North-eastern Biological Corridor
The North-eastern Biological Corridor aims to protect an area of approximately 88,500 acres in northern Belize, conserving a huge area of tropical forest and lagoons, that would otherwise be lost to deforestation.
CSFI currently manage around 58,000 acres of habitat within the corridor, situated in Belize’s Corozal department, including three protected areas – Shipstern Nature Reserve, Freshwater Creek Forest Reserve and Honey Camp National Park.
World Land Trust’s Jungle for Jaguars appeal raised funds to purchase 8,154 acres, and our Buy an Acre programme is supported the purchase of a further 1,818 acres, at £100 per acre, in April 2019.

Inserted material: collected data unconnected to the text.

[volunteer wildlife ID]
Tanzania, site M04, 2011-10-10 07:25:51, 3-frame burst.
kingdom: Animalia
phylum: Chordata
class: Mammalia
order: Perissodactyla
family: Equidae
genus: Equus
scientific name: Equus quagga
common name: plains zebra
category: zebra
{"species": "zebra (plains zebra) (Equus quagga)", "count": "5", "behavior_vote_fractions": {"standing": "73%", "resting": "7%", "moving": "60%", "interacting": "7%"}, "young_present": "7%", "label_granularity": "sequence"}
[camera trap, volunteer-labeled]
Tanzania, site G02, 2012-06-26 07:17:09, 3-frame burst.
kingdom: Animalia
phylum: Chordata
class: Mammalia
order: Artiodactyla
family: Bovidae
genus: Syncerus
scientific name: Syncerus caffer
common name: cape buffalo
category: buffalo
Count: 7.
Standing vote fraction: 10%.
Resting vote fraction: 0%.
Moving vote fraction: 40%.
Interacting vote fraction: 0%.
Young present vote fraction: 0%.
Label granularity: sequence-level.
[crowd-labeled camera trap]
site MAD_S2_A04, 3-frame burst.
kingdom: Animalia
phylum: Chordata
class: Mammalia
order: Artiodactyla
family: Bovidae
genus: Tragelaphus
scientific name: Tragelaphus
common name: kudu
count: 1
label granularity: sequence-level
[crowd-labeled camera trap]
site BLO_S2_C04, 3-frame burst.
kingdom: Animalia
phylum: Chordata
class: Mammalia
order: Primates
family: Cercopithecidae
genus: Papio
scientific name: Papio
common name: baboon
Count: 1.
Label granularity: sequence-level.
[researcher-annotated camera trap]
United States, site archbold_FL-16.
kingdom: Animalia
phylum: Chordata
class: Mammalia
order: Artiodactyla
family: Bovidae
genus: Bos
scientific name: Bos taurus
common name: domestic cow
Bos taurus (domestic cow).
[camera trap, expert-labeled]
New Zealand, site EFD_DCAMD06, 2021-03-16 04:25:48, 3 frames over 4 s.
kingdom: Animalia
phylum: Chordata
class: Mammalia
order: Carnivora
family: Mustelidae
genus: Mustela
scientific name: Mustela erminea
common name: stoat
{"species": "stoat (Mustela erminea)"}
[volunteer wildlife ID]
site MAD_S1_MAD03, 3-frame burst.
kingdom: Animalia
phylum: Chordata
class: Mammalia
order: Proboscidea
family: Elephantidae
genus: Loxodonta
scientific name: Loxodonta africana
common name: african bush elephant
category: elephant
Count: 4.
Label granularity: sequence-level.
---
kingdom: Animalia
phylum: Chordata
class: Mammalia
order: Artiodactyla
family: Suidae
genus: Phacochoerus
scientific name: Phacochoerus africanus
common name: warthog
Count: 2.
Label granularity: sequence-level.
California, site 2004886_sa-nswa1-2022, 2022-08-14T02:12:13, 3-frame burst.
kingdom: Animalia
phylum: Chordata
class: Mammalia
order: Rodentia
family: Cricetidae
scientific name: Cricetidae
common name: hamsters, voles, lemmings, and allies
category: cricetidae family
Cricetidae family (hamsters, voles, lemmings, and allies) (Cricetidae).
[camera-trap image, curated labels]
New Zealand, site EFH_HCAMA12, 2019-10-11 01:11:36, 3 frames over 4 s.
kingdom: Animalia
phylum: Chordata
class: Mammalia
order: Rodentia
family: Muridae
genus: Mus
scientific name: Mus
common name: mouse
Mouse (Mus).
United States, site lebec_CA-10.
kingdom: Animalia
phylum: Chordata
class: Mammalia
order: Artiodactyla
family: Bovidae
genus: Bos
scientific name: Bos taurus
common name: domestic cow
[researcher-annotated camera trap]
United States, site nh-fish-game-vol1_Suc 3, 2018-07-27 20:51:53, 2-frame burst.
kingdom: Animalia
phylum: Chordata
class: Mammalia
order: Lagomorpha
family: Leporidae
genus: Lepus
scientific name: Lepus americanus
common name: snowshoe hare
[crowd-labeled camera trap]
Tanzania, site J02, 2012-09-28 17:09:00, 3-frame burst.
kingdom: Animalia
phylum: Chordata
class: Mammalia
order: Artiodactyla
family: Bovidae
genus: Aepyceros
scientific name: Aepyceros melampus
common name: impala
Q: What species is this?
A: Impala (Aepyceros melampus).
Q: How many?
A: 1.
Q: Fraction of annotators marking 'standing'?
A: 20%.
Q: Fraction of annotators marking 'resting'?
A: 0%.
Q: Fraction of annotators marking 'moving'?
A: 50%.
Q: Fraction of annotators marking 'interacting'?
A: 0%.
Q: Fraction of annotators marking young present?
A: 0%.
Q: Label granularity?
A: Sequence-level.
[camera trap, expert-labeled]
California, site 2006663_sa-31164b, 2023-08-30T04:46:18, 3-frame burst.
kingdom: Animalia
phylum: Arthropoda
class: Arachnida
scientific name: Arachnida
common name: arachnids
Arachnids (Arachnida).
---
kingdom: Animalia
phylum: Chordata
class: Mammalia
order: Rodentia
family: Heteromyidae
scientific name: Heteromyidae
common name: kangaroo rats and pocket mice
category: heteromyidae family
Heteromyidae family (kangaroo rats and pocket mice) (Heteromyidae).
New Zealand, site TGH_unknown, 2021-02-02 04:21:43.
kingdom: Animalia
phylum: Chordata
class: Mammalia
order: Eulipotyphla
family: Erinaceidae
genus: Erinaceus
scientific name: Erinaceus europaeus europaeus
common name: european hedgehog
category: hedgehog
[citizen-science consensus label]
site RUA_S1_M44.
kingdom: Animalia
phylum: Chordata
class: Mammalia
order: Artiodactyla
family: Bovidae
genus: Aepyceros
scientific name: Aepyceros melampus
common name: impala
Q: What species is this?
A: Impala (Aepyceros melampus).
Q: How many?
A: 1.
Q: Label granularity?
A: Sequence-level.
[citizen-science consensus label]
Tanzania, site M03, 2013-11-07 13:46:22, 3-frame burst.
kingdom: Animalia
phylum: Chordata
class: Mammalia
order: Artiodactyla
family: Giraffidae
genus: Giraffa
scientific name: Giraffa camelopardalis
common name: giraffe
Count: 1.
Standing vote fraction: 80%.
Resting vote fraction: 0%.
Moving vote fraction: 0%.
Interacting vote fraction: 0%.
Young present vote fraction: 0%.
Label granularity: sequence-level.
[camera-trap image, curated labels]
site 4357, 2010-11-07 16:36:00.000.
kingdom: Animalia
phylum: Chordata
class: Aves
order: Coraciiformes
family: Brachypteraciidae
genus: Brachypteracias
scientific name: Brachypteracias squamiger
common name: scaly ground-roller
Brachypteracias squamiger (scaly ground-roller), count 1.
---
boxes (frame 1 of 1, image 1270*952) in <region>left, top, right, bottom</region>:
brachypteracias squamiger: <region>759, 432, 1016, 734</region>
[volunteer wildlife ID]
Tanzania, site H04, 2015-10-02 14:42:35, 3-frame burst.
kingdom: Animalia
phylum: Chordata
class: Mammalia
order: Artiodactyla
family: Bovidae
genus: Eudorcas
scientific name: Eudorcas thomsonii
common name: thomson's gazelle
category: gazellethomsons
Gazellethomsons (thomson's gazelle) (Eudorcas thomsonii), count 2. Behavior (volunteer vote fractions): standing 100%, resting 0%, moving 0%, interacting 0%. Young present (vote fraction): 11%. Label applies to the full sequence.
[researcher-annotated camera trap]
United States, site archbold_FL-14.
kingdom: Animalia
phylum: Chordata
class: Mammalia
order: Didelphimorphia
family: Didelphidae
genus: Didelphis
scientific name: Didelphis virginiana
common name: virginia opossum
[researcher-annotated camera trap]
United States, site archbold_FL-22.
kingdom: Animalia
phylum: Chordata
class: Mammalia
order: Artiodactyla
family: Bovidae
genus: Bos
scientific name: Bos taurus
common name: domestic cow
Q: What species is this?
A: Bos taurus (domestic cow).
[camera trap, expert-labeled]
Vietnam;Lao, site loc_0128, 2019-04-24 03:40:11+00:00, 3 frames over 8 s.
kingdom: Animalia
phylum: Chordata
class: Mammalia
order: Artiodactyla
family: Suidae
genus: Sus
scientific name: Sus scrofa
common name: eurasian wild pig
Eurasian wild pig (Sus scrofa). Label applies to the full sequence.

Tropical & Subtropical Moist Broadleaf Forests
Yucatán moist forests
The entire area forms part of the Yucatan Platform and is underlain by massive beds of limestone. The three major ecosystems are Broadleaf Forests; Pine savannah; and wetlands, lagoons and areas of mangrove
These forests are an important stronghold for Jaguars, with 27 individuals recorded in the area, identified from their unique rosette markings using camera traps.
The corridor is also home to Baird’s Tapir and Geoffroy’s Spider Monkey, both classified as Endangered, as well as the other four species of Belize’s wild cats (Ocelot, Margay, Puma and Jaguarundi).
Bird species such as Ornate Hawk-eagle, Black Catbird, Keel-billed Toucan make their home within the Belizean jungle, alongside many species of hummingbirds.
The flora in the area is equally diverse, with rare forest types only found in a few isolated areas across the Yucatan Peninsula.
The North-eastern Biological Corridor in Belize was created to connect Shipstern Nature Reserve with Freshwater Creek Forest Reserve and Honey Camp National Park. This corridor is extremely important as it allows large animals, such as Jaguar (Panthera onca) and Baird’s Tapir (Tapirus bairdii), enough space to move freely between protected areas.
A population of 27 Jaguar indicates a healthy and diverse ecosystem making this area criticially important to protect on a regional and global level.
The North-eastern Biological Corridor faces a threat from illegal and unsustainable clogging and forest clearance for large-scale agriculture.
There is a high risk of habitat destruction through fire, a threat which has increased in recent years.
WLT partner, CSFI place high importance on community engagement, scientific research, environmental education, strategic alliances and co-management agreements. Their ultimate goal is the creation of new sustainable economic models for the benefit of the people of Belize.
Rangers are employed from the local community and CSFI ecotourism initiatives aim to support not only sustainable conservation but also livelihoods of local communities.